Isaiah 1:11 To what purpose is the multitude of your sacrifices unto me?

Perhaps because we each know what we ourselves want more than we know what anyone else wants, it is very natural for us to assume that other people want exactly what we want and are motivated in the same way we are motivated. Some countries try to put pressure on other countries to do some certain things and they assume that the countries upon whom they are applying pressure are motivated in the same way as they are. Many times they are not. Cultures are different, and certainly the East and West are different in their thinking and often their motivations. Sometimes this is true between men and women. Men assume that women are motivated the same way they are and vice versa. We are talking, of course, in generalities. You can assume the family you marry into places importance on the same things as your family and that they have the same motivations. Sometimes in our relationship with God, we assume that God wants certain things, and maybe we are right but maybe we are not.

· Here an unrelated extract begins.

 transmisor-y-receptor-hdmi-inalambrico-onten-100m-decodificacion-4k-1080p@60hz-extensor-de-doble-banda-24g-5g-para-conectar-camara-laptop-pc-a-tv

In Isaiah, the prophet gives God’s message to His wayward people. They were living in a day of thriving religion but a shriveling relationship with God. God calls them a sinful nation. He says that Judah is “gone away backward.” He says their country is desolate. Then in verses 11-12 He asks two questions that we ought to ask ourselves today. Verse 11 says, “To what purpose is the multitude of your sacrifices unto me?” The Jewish people brought lambs, sheep, and other sacrifices to God, and He asks them about the purpose. Why were they doing this?
In verse 12 He says, “When you come to appear before me, who hath required this at your hand…?” He is asking, “Who told you to come to the temple and worship?” The answer could have been, “God, You set the sacrificial system.” Yet, these are rhetorical questions that point to the fact that God was not pleased with what they were giving. He calls their sacrifices vain and empty. He calls them an abomination. God was not just ambivalent about them; He hated them. He called them iniquity. In Proverbs it says, “The sacrifice of the wicked is an abomination unto the Lord.” Even the good that a wicked person does is deplorable to God. God says, “My soul hateth…they are a trouble unto me; I am weary to bear them…I will not hear [your prayers].”

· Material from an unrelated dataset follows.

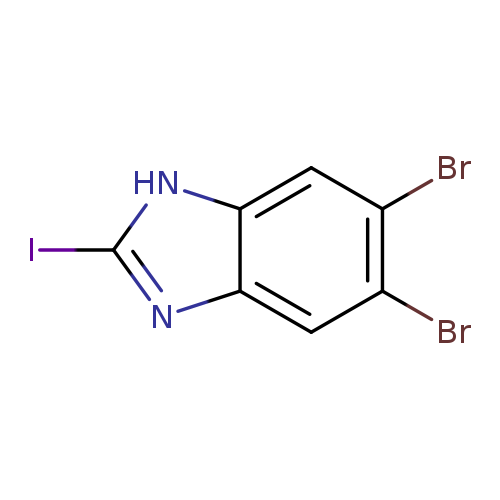 Ic1[nH]c2c(n1)cc(c(c2)Br)Br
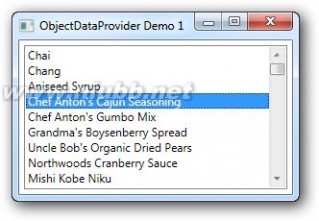 龙腾于海 WPF and Silverlight 学习笔记（二十四）：数据源提供器（DataProvider）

What is the point? The point is that God does not want what you have. In verse 16 He says, “Wash you, make you clean.” God doesn’t want what you have because God doesn’t need what you have. God gave you and me everything that we would be tempted to boast about; our intellect, our energies, and our personality. Any advantage at all that we may have, God is the One Who gives us the very breath to breathe. So, to think that God is desperate to have what He Himself has given us is an underestimation of what it is to be God and to be human. God doesn’t want what you have. No, God wants something much greater. God wants you. God doesn’t want yours; He wants you.
If God owns me, He is not going to need to quibble about my finances, my family, my future, or my decisions. God is not going to have to wrest these things out of my hands as if I am giving them grudgingly and doing Him some wild favor. Israel was under the illusion, especially Judah of whom He speaks specifically here, that they were doing good things, bringing sacrifices in a business of thriving religion.
What God wants today is not a religion. It is not as if I go to church, give money into the offering, read my Bible, and do good things, then I am a good Christian. The fact of the matter is that if you are not reading your Bible, you are not going to be as close to God as you ought to be. You are missing out. You should also be a giver. Those things are true, but if I am just doing those things by rote and thinking that is what God wants most, I am mistaken. God doesn’t want what I have or even strictly what I can give; God wants me because God loves me and God made me. If God has me, God has everything I could possibly give Him.
So, to what purpose is the multitude of your sacrifices to God, and who has required these things at your hand? We might well answer, “God.” But, God doesn’t want what you have; God wants you. When God has you, God has everything.